The 12435 / 36 Jaynagar Anand Vihar Garib Rath Express has 20 AC 3 tier and 2 End on Generator Coaches. It does not carry a Pantry car coach.

As is customary with most train services in India, Coach Composition may be amended at the discretion of Indian Railways depending on demand.

==Service==

The 12435 Jaynagar Anand Vihar Garib Rath Express covers the distance of 1252 km in 20 hours 25 mins (61.32 km/h) and in 20 hours 30 mins as 12436 Anand Vihar Jaynagar Garib Rath Express (61.07 km/h).

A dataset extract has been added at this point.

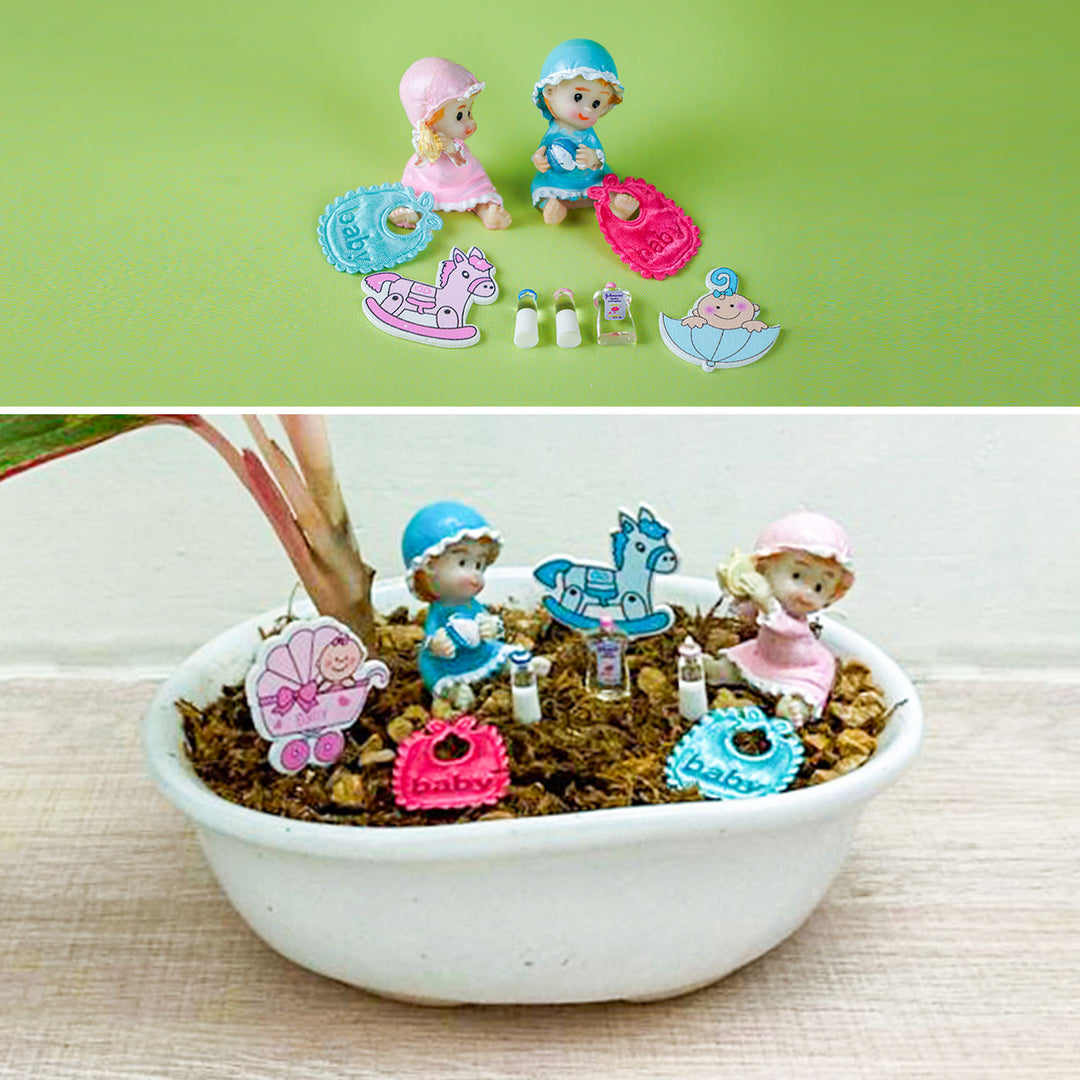 Baby Miniature Set for Garden Décor & DIY Projects
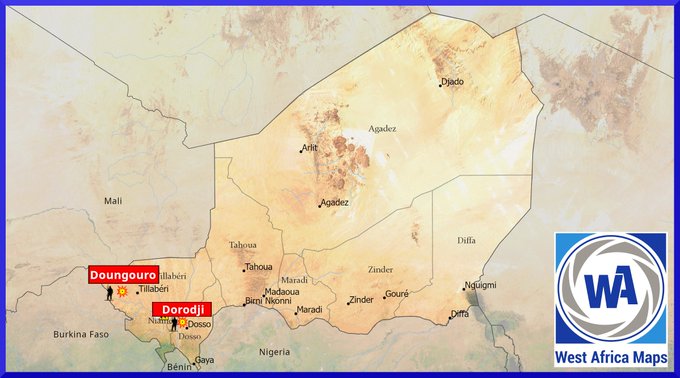 Attaques terroristes dans les villages de Dorodji et embuscade de l'ISSP au Niger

As the average speed of the train is above 55 km/h, as per Indian Railways rules, its fare includes a Superfast surcharge.

==Route==

The 12435 / 36 Jaynagar Anand Vihar Garib Rath Express runs from Jaynagar via Madhubani, Darbhanga Junction, Barauni Junction, Mokama Junction, Patna Junction, Ara Junction, Buxar, Mughalsarai Junction, Allahabad Junction, Kanpur Central Aligarh junction to Anand Vihar Terminal.

==Operation==

12435 Jaynagar Anand Vihar Garib Rath Express leaves Jaynagar every Monday & Friday arriving Anand Vihar Terminal the next day.

12436 Anand Vihar Jaynagar Garib Rath Express leaves Anand Vihar Terminal every Tuesday & Saturday arriving Jaynagar the next day.